DESCRIPTION OF THE TASK:
Convert the lines of the records beginning with the line containing "What ordering applies" and ending with the line containing "If comparing the", both included, into a JSON array with one string per line. Omit blank lines.

EXCERPTED DATA:
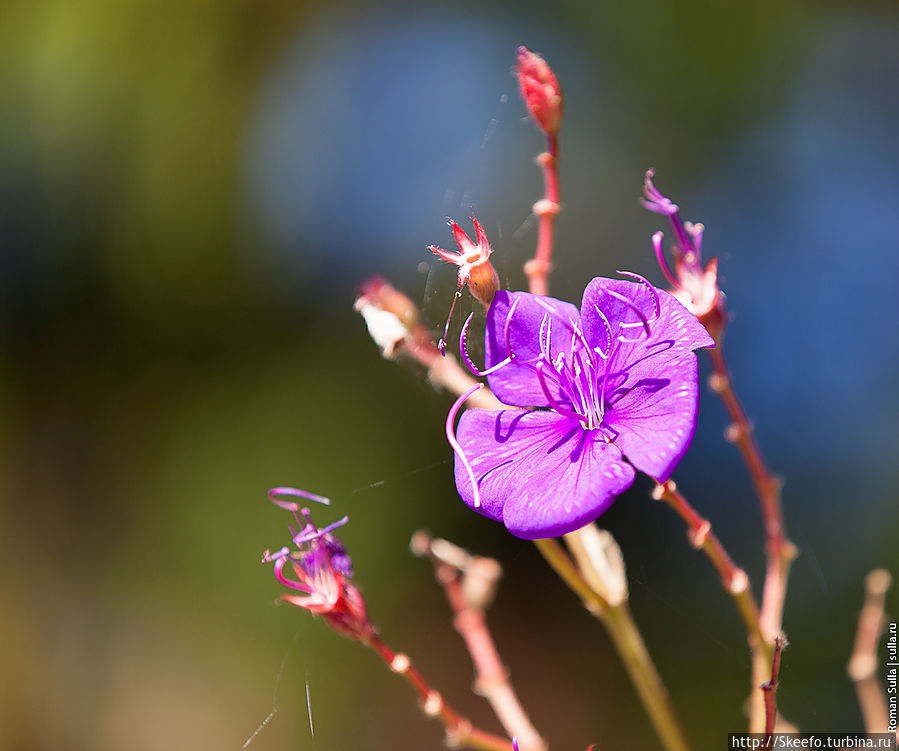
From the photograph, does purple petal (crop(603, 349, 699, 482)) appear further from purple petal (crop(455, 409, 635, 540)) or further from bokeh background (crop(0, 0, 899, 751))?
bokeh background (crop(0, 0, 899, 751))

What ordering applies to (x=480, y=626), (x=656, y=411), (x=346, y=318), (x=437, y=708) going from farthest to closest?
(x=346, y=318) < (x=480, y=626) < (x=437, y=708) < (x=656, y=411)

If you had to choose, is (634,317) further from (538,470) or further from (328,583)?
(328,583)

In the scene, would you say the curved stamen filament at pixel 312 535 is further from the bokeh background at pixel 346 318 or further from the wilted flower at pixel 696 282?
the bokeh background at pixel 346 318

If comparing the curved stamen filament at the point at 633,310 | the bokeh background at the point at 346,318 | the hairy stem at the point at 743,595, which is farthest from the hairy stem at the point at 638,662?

...

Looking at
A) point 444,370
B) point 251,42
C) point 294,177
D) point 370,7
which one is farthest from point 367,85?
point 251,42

...

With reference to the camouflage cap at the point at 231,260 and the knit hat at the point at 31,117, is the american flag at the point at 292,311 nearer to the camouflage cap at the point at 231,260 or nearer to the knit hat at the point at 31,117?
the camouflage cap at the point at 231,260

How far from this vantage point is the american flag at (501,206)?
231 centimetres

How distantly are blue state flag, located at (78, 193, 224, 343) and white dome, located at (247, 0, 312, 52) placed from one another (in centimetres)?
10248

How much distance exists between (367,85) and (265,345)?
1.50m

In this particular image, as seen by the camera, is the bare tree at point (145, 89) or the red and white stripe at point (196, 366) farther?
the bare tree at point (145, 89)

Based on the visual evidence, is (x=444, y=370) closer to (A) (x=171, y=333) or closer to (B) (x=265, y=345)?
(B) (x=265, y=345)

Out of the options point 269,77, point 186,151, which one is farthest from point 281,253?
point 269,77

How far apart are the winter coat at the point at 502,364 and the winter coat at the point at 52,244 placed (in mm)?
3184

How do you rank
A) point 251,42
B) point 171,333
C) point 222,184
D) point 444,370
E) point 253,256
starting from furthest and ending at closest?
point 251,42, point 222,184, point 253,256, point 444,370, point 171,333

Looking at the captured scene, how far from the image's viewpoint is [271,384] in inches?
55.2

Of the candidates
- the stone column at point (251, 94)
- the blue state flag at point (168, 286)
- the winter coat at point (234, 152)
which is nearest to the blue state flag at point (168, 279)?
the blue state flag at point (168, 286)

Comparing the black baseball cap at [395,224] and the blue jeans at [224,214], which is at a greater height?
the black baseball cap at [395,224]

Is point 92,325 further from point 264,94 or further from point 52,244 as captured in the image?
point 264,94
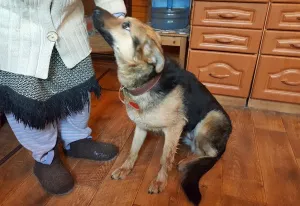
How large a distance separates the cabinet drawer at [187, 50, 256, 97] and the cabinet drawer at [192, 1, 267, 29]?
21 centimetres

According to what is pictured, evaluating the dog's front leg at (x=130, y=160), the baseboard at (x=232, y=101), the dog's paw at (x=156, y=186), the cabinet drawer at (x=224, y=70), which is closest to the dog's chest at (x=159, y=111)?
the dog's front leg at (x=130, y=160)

RESPONSE BELOW:
[
  "What ordering applies to (x=480, y=626), (x=656, y=411), (x=346, y=318), (x=437, y=708) going from farthest to closest?",
  "(x=346, y=318) < (x=480, y=626) < (x=437, y=708) < (x=656, y=411)",
  "If you had to choose, is (634,317) further from (538,470) or further from (328,583)?",
  "(328,583)",
  "In the scene, would you say the curved stamen filament at pixel 312 535 is further from the bokeh background at pixel 346 318 or further from the wilted flower at pixel 696 282?",
  "the bokeh background at pixel 346 318",
  "If comparing the curved stamen filament at the point at 633,310 | the bokeh background at the point at 346,318 | the hairy stem at the point at 743,595, which is farthest from the hairy stem at the point at 638,662?"
]